• _Data records_
________________________
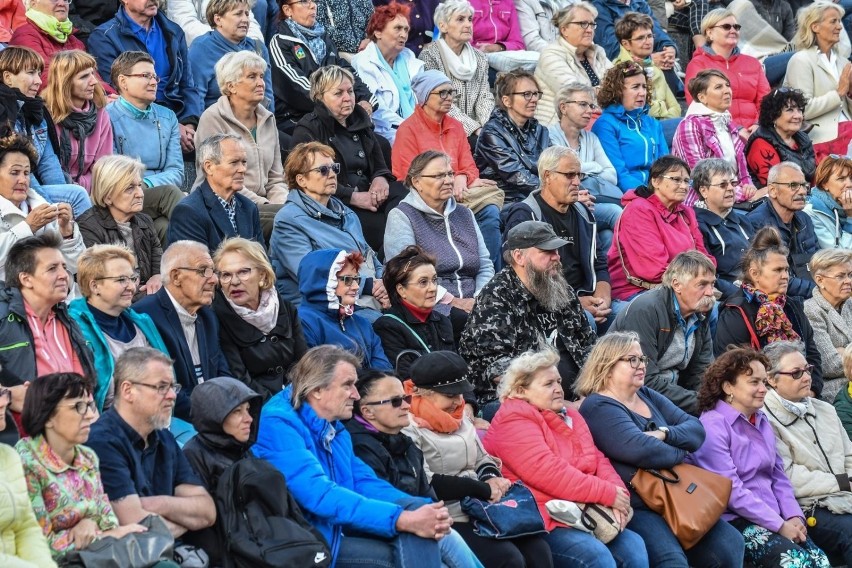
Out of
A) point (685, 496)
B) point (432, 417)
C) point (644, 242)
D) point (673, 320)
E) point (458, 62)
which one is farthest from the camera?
point (458, 62)

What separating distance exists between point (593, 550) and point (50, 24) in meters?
5.09

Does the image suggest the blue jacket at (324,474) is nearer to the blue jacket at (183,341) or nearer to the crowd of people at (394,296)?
the crowd of people at (394,296)

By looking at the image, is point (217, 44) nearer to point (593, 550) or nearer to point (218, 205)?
point (218, 205)

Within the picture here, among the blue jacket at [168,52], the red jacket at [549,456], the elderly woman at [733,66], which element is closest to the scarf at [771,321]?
the red jacket at [549,456]

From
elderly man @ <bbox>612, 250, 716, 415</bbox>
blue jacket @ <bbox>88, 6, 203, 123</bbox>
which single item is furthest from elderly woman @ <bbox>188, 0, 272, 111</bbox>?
elderly man @ <bbox>612, 250, 716, 415</bbox>

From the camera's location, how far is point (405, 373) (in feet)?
27.2

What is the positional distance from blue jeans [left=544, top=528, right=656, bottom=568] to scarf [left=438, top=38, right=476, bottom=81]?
17.0 ft

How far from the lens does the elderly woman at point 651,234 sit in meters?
10.1

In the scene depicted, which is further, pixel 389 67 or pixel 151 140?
pixel 389 67

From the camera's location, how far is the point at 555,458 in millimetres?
7578

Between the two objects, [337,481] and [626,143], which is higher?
[337,481]

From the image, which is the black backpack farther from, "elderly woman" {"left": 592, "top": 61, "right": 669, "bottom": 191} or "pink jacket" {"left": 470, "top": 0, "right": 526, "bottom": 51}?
"pink jacket" {"left": 470, "top": 0, "right": 526, "bottom": 51}

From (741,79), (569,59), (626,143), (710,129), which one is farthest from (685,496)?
(741,79)

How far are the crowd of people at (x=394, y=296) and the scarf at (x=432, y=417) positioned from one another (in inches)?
0.5
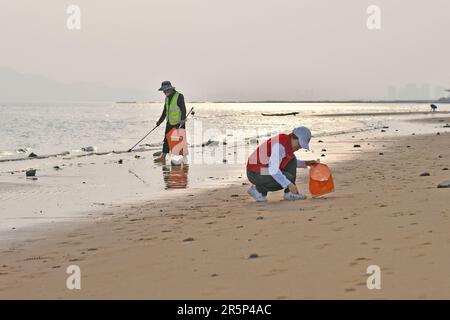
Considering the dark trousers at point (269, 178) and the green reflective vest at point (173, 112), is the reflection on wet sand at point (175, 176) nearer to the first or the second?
the green reflective vest at point (173, 112)

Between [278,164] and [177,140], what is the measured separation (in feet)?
27.9

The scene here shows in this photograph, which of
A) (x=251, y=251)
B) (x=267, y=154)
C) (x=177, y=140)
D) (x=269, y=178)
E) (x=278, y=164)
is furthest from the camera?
(x=177, y=140)

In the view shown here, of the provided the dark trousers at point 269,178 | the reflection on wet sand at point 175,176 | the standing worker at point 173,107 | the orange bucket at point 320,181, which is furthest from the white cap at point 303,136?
the standing worker at point 173,107

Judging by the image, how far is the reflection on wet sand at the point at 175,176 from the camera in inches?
506

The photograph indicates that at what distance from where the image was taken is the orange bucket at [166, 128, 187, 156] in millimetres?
16875

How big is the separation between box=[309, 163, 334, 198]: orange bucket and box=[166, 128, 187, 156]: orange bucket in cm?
808

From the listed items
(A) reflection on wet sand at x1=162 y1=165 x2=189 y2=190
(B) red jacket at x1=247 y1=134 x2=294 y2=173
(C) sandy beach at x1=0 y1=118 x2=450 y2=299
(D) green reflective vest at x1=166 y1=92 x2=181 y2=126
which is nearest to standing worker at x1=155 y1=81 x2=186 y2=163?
(D) green reflective vest at x1=166 y1=92 x2=181 y2=126

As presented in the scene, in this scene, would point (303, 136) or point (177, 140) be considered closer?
point (303, 136)

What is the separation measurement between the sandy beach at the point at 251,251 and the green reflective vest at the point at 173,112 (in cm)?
737

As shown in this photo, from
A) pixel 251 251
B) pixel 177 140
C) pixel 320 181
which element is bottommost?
pixel 251 251

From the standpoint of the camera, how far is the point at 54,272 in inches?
223

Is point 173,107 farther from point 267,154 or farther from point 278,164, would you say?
point 278,164

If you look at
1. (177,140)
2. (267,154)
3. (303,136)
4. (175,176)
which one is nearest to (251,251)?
(303,136)

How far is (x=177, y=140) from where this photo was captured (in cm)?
1702
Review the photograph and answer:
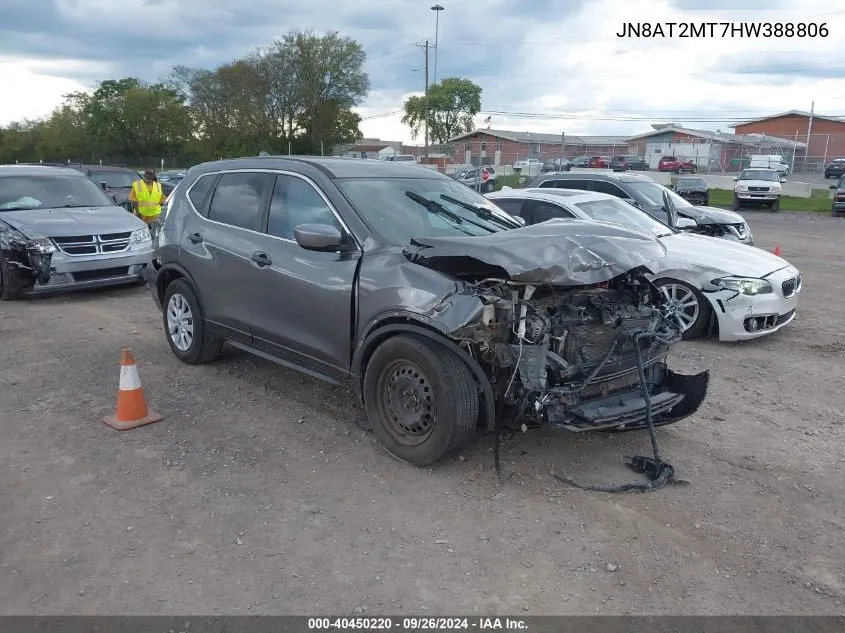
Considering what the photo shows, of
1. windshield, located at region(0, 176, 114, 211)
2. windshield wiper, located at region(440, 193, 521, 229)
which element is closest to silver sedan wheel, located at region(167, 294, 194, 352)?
windshield wiper, located at region(440, 193, 521, 229)

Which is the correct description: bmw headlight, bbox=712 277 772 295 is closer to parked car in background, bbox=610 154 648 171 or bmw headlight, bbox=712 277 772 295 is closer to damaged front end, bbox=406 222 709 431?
damaged front end, bbox=406 222 709 431

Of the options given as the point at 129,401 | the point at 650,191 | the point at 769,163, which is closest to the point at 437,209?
the point at 129,401

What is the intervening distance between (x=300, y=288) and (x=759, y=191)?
26872mm

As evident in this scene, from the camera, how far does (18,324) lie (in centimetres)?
795

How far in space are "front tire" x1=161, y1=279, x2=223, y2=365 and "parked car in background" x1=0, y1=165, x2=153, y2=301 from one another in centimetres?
339

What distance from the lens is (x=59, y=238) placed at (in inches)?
353

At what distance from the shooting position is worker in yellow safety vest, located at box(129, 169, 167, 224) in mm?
13445

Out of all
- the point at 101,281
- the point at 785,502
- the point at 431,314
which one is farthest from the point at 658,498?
the point at 101,281

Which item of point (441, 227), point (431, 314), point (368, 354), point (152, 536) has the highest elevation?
point (441, 227)

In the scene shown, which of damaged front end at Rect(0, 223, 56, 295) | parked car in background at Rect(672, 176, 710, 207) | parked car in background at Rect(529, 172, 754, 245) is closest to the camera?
damaged front end at Rect(0, 223, 56, 295)

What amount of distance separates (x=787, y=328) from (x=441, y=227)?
527 centimetres

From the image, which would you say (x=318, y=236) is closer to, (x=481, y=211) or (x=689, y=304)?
(x=481, y=211)

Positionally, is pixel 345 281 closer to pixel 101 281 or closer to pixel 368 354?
pixel 368 354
________________________
• _Given problem_
Reproduce all entries without any change, and omit the pictures.

• _Expected answer_
Out of
A) point (685, 496)
B) point (432, 417)
C) point (644, 242)
D) point (673, 320)
E) point (458, 62)
which one is farthest from the camera?
point (458, 62)

What separating distance exists between point (593, 550) and point (50, 24) in meters?
5.09

Does the image suggest the blue jacket at (324,474) is nearer to the blue jacket at (183,341) or nearer to the crowd of people at (394,296)?
the crowd of people at (394,296)

By looking at the image, is point (217, 44) nearer to point (593, 550) or nearer to point (218, 205)?
point (218, 205)

Within the picture here, among the blue jacket at [168,52], the red jacket at [549,456], the elderly woman at [733,66], which element is closest to the scarf at [771,321]?
the red jacket at [549,456]

From
elderly man @ <bbox>612, 250, 716, 415</bbox>
blue jacket @ <bbox>88, 6, 203, 123</bbox>
which single item is furthest from elderly woman @ <bbox>188, 0, 272, 111</bbox>?
elderly man @ <bbox>612, 250, 716, 415</bbox>

From the camera's location, how far is point (405, 373) (in feet)?
27.2

What is the positional distance from blue jeans [left=544, top=528, right=656, bottom=568] to scarf [left=438, top=38, right=476, bottom=81]?
17.0 ft

How far from the lens does the elderly woman at point 651,234 sit in meters?
10.1

In the scene depicted, which is further, pixel 389 67 or pixel 151 140?
pixel 389 67

From the camera's location, how far is the point at 555,458 in millimetres?
7578

Between the two objects, [337,481] and [626,143], which is higher?
[337,481]

From the image, which is the black backpack farther from, "elderly woman" {"left": 592, "top": 61, "right": 669, "bottom": 191} or "pink jacket" {"left": 470, "top": 0, "right": 526, "bottom": 51}?
"pink jacket" {"left": 470, "top": 0, "right": 526, "bottom": 51}

From (741,79), (569,59), (626,143), (710,129), which one is farthest from (685,496)?
(741,79)

How far are the crowd of people at (x=394, y=296) and the scarf at (x=432, y=417) positioned from one another (in inches)?
0.5
Considering the dark trousers at point (269, 178) and the green reflective vest at point (173, 112), is the reflection on wet sand at point (175, 176) nearer to the first or the second?
the green reflective vest at point (173, 112)

Between [278,164] and [177,140], what is the measured separation (in feet)?
27.9

The scene here shows in this photograph, which of
A) (x=251, y=251)
B) (x=267, y=154)
C) (x=177, y=140)
D) (x=269, y=178)
E) (x=278, y=164)
is furthest from the camera?
(x=177, y=140)

In the view shown here, of the provided the dark trousers at point 269,178 | the reflection on wet sand at point 175,176 | the standing worker at point 173,107 | the orange bucket at point 320,181, which is furthest from the white cap at point 303,136?
the standing worker at point 173,107

Judging by the image, how far is the reflection on wet sand at the point at 175,176 from the camera in inches?
506

The photograph indicates that at what distance from where the image was taken is the orange bucket at [166, 128, 187, 156] in millimetres?
16875

How big is the separation between box=[309, 163, 334, 198]: orange bucket and box=[166, 128, 187, 156]: orange bucket in cm?
808

From the listed items
(A) reflection on wet sand at x1=162 y1=165 x2=189 y2=190
(B) red jacket at x1=247 y1=134 x2=294 y2=173
(C) sandy beach at x1=0 y1=118 x2=450 y2=299
(D) green reflective vest at x1=166 y1=92 x2=181 y2=126
which is nearest to standing worker at x1=155 y1=81 x2=186 y2=163?
(D) green reflective vest at x1=166 y1=92 x2=181 y2=126

As presented in the scene, in this scene, would point (303, 136) or point (177, 140) be considered closer?
point (303, 136)

What is the separation measurement between the sandy beach at the point at 251,251 and the green reflective vest at the point at 173,112 (in cm)?
737

As shown in this photo, from
A) pixel 251 251
B) pixel 177 140
C) pixel 320 181
which element is bottommost?
pixel 251 251

From the standpoint of the camera, how far is the point at 54,272 in inches?
223

Is point 173,107 farther from point 267,154 or farther from point 278,164, would you say?
point 278,164

If you look at
1. (177,140)
2. (267,154)
3. (303,136)
4. (175,176)
which one is nearest to (251,251)?
(303,136)

How far is (x=177, y=140) from where this photo was captured (in cm)?
1702
Review the photograph and answer:
Considering what the photo shows, of
1. windshield, located at region(0, 176, 114, 211)
2. windshield wiper, located at region(440, 193, 521, 229)
which element is closest to silver sedan wheel, located at region(167, 294, 194, 352)?
windshield wiper, located at region(440, 193, 521, 229)

Which is the correct description: bmw headlight, bbox=712 277 772 295 is closer to parked car in background, bbox=610 154 648 171 or bmw headlight, bbox=712 277 772 295 is closer to damaged front end, bbox=406 222 709 431?
damaged front end, bbox=406 222 709 431

Of the options given as the point at 129,401 | the point at 650,191 | the point at 769,163, which is closest to the point at 437,209?
the point at 129,401

What is the intervening distance between (x=300, y=288) and (x=759, y=191)?
26872mm

As evident in this scene, from the camera, how far does (18,324) lie (in centimetres)?
795

How far in space are "front tire" x1=161, y1=279, x2=223, y2=365 and "parked car in background" x1=0, y1=165, x2=153, y2=301 from one another in centimetres?
339

What distance from the lens is (x=59, y=238) placed at (in inches)?
353

At what distance from the shooting position is worker in yellow safety vest, located at box(129, 169, 167, 224) in mm?
13445

Out of all
- the point at 101,281
- the point at 785,502
- the point at 431,314
which one is farthest from the point at 658,498?
the point at 101,281

Which item of point (441, 227), point (431, 314), point (368, 354), point (152, 536) has the highest elevation?
point (441, 227)

In the scene shown, which of damaged front end at Rect(0, 223, 56, 295) | parked car in background at Rect(672, 176, 710, 207) | parked car in background at Rect(529, 172, 754, 245) is closest to the camera?
damaged front end at Rect(0, 223, 56, 295)

What amount of distance separates (x=787, y=328) from (x=441, y=227)?
527 centimetres

From the image, which would you say (x=318, y=236) is closer to, (x=481, y=211) or (x=689, y=304)?
(x=481, y=211)

Positionally, is pixel 345 281 closer to pixel 101 281 or closer to pixel 368 354?
pixel 368 354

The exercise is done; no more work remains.